Engendré, non pas créé, consubstantiel au Père.
Symbole de Nicée-Constantinople
Contexte
Au IVe siècle, la controverse arienne trouble l’Église. Arius affirme que le Fils n’est pas Dieu au même titre que le Père, mais la plus haute des créatures. Le concile de Nicée est convoqué pour protéger la foi apostolique : si Jésus n’est pas vraiment Dieu, il ne peut pas nous sauver en nous donnant la vie divine.
Apport doctrinal
Nicée confesse le Fils comme engendré, non pas créé, de même substance que le Père.
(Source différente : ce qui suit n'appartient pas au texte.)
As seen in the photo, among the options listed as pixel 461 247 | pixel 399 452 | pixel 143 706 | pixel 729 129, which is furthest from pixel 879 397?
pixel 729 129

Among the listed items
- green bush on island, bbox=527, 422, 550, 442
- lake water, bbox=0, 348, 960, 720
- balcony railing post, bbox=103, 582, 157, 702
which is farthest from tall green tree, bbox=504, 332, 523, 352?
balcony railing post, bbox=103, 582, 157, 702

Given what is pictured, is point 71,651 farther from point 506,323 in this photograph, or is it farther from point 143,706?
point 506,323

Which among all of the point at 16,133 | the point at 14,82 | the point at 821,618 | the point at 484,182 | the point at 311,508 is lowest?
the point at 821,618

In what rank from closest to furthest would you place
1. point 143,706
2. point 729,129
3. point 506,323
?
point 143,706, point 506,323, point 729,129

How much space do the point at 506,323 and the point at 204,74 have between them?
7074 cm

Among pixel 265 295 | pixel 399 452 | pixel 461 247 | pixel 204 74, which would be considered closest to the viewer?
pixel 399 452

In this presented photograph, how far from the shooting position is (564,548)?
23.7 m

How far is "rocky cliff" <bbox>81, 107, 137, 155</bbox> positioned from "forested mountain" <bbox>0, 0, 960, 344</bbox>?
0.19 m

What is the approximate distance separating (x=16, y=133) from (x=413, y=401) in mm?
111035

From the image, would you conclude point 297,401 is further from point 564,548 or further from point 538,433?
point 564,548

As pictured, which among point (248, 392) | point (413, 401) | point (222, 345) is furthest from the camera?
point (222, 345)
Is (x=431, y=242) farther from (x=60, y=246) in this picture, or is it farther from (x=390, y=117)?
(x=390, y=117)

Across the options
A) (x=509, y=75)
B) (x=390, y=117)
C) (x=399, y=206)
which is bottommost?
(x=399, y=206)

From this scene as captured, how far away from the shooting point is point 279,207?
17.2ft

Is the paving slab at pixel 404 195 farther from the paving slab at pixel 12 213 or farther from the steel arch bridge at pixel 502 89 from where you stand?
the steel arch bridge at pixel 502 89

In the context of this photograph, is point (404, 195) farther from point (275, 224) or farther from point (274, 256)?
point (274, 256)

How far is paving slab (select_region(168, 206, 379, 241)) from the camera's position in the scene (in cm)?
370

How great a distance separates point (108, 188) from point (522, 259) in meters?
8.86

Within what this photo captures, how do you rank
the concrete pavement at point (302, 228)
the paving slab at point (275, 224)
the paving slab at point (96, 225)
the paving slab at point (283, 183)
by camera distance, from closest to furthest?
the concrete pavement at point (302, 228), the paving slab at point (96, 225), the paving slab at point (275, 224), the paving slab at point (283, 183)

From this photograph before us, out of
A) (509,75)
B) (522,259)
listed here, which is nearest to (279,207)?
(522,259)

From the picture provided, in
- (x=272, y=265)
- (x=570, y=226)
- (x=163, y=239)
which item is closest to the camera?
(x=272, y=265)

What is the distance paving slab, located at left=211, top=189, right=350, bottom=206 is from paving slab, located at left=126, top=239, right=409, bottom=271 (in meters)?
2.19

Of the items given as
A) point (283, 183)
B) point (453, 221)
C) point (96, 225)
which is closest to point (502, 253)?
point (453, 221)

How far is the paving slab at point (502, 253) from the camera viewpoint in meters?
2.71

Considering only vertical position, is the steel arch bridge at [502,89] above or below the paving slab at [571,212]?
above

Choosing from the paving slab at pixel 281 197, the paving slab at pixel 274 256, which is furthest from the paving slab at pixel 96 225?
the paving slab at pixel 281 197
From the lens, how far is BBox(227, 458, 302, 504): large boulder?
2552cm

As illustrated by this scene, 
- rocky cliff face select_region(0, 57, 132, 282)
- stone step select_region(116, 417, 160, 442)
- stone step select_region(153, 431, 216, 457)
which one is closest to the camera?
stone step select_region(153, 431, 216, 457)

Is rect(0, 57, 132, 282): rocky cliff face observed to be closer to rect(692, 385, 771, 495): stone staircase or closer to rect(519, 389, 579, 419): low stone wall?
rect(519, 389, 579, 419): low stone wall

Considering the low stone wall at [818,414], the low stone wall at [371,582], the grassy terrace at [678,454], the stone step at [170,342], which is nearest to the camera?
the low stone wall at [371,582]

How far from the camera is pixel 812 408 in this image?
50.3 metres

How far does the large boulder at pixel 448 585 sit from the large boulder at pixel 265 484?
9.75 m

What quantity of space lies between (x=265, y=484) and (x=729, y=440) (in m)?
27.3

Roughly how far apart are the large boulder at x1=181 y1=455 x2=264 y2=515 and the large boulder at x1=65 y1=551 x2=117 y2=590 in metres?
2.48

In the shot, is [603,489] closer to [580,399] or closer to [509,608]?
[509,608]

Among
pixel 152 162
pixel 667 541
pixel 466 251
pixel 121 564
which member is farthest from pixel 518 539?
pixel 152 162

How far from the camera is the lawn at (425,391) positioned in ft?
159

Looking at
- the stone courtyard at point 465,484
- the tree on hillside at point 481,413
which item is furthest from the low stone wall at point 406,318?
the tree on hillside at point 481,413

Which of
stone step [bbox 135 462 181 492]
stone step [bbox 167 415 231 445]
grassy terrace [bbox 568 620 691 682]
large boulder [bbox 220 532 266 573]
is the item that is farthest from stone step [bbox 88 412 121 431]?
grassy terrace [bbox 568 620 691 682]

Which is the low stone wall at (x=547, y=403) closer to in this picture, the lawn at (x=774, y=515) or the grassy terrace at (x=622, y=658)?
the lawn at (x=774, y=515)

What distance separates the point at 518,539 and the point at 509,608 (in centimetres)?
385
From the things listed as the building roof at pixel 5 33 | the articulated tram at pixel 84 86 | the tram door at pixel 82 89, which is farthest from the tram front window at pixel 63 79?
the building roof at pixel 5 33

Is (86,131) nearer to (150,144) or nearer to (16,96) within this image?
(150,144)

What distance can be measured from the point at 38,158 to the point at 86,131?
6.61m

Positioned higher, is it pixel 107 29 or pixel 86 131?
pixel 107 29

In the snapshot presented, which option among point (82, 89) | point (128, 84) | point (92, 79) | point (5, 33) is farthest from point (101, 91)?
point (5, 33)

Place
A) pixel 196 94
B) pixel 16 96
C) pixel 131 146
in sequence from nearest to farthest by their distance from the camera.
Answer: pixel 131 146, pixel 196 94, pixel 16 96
Le mot “consubstantiel” protège le cœur de la foi chrétienne : en Jésus, ce n’est pas une créature exceptionnelle qui vient nous visiter, mais Dieu lui-même.
Aujourd’hui
Beaucoup d’objections modernes ressemblent à l’arianisme : Jésus serait un grand prophète, un sage, un maître moral, mais pas Dieu. Nicée donne la réponse centrale : l’Église adore le Christ parce qu’il partage pleinement la divinité du Père.